What this task involves:
Rewrite the part that opens with the line containing "How far from the camera is" and closes with the line containing "Answer: 200", putting "viewer" wherever "camera" appears and leaving everything else unchanged.

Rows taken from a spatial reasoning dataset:
## BEGIN

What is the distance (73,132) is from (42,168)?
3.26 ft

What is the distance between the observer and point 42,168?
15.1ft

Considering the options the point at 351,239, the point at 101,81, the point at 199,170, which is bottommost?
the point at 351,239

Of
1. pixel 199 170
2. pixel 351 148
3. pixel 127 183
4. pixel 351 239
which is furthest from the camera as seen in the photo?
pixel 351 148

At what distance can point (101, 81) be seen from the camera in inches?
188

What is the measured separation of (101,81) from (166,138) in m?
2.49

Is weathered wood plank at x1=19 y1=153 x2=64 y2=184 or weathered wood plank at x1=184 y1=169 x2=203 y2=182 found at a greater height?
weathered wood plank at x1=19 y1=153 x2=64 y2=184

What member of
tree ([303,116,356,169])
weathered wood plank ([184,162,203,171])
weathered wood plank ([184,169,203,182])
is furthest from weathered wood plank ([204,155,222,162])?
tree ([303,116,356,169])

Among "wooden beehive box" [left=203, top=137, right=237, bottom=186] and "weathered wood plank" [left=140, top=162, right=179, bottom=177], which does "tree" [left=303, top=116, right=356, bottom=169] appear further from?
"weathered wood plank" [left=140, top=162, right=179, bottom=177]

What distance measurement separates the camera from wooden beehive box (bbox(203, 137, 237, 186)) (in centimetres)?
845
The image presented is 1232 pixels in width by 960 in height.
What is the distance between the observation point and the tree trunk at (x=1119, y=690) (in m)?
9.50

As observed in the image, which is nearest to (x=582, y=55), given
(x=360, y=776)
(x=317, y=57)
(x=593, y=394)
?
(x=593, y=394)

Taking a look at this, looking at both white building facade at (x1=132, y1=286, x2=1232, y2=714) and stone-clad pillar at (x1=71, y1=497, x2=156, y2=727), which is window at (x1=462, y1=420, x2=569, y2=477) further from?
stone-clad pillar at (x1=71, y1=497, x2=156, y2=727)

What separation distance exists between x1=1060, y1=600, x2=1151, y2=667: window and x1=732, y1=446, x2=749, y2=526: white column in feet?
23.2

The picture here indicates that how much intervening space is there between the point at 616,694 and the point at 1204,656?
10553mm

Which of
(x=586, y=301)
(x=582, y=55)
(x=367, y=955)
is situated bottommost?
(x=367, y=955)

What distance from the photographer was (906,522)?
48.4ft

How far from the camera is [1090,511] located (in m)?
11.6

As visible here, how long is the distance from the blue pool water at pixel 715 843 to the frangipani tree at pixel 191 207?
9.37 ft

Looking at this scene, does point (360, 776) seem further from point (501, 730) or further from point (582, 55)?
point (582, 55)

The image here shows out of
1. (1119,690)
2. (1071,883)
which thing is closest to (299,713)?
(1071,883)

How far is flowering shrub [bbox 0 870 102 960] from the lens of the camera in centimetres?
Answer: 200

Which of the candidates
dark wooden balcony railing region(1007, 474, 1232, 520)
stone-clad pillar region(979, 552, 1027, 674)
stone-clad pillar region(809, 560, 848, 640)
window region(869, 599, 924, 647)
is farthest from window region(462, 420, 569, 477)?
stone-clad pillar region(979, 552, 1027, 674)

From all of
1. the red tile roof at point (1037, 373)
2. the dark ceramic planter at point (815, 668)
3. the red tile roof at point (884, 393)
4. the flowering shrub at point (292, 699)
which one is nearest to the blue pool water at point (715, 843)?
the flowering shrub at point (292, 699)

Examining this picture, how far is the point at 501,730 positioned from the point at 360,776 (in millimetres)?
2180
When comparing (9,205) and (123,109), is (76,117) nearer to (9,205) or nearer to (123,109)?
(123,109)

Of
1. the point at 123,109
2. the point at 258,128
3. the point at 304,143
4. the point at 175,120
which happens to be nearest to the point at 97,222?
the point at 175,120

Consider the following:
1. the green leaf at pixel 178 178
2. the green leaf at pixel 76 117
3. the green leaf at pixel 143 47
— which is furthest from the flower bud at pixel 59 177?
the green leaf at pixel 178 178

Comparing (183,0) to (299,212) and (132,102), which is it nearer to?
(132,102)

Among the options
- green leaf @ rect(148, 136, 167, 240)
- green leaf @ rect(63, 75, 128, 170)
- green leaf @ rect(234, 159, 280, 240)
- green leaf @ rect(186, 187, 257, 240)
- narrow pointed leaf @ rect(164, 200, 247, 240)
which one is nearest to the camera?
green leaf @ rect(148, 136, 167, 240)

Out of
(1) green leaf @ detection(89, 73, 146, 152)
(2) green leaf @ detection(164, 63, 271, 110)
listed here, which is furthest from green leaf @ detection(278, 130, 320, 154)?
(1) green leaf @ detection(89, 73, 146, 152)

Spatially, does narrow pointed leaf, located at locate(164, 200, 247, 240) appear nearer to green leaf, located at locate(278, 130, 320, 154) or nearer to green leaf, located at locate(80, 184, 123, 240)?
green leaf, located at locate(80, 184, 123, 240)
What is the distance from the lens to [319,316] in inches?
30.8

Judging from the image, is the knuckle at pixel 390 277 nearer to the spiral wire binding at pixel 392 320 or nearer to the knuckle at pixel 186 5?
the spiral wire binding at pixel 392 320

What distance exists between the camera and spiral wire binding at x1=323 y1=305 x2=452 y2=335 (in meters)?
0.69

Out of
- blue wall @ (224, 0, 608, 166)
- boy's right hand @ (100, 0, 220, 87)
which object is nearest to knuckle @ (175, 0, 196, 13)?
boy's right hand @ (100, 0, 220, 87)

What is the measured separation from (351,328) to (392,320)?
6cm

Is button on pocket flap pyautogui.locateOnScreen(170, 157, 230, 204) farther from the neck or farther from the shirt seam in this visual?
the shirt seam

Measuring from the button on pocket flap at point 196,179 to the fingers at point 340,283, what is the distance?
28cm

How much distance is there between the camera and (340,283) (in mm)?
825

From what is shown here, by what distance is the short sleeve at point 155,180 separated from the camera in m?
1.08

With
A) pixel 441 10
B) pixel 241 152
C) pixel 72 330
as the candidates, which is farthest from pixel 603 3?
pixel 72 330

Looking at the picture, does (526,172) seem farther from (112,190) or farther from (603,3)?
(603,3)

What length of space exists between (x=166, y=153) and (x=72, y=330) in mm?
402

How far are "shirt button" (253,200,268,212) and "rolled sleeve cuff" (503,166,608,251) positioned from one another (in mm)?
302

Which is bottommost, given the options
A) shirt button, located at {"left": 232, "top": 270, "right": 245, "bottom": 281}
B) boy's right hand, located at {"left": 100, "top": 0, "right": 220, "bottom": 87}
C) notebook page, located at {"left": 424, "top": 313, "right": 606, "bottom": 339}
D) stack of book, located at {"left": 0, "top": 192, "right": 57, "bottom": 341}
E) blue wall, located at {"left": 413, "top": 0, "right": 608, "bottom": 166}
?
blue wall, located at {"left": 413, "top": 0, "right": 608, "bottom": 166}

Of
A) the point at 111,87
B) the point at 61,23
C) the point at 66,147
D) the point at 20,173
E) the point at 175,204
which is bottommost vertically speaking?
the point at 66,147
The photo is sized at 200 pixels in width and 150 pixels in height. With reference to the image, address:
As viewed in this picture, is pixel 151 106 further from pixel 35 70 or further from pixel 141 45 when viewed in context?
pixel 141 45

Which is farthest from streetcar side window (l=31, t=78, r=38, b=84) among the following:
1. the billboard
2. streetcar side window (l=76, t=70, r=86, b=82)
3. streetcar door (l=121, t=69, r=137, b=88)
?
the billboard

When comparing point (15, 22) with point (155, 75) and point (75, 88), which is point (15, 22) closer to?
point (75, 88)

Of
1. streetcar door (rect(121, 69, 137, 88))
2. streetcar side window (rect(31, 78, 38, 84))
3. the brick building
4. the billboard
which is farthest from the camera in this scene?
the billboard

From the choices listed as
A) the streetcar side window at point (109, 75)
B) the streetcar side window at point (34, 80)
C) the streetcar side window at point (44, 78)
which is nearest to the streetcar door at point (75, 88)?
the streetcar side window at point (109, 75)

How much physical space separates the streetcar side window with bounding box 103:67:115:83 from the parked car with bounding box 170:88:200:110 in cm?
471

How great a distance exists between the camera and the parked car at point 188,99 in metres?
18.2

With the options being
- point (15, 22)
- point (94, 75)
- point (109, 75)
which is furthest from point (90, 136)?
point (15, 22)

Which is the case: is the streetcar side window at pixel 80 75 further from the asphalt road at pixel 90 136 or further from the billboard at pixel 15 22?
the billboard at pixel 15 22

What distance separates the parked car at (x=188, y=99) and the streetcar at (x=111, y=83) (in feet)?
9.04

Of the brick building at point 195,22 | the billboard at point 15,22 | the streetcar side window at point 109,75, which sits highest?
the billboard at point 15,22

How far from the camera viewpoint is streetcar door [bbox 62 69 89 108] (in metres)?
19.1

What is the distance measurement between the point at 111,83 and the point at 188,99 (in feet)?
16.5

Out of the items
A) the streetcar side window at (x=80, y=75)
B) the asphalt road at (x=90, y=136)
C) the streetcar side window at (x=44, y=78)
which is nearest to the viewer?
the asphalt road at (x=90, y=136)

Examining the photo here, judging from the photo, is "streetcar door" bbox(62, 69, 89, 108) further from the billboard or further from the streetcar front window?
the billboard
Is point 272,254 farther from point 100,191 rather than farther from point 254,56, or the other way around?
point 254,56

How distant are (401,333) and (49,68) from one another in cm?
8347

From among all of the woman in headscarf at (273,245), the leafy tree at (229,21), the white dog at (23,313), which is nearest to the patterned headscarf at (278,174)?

## END

Problem solution:
How far from the viewer is [1090,511] located (in m)?
11.6

As visible here, how long is the distance from the blue pool water at pixel 715 843 to the frangipani tree at pixel 191 207?
9.37 ft

Looking at this scene, does point (360, 776) seem further from point (501, 730) or further from point (582, 55)?
point (582, 55)

The image here shows out of
1. (1119,690)
2. (1071,883)
which thing is closest to (299,713)?
(1071,883)

How far is flowering shrub [bbox 0 870 102 960] from the lens of the viewer in centimetres?
Answer: 200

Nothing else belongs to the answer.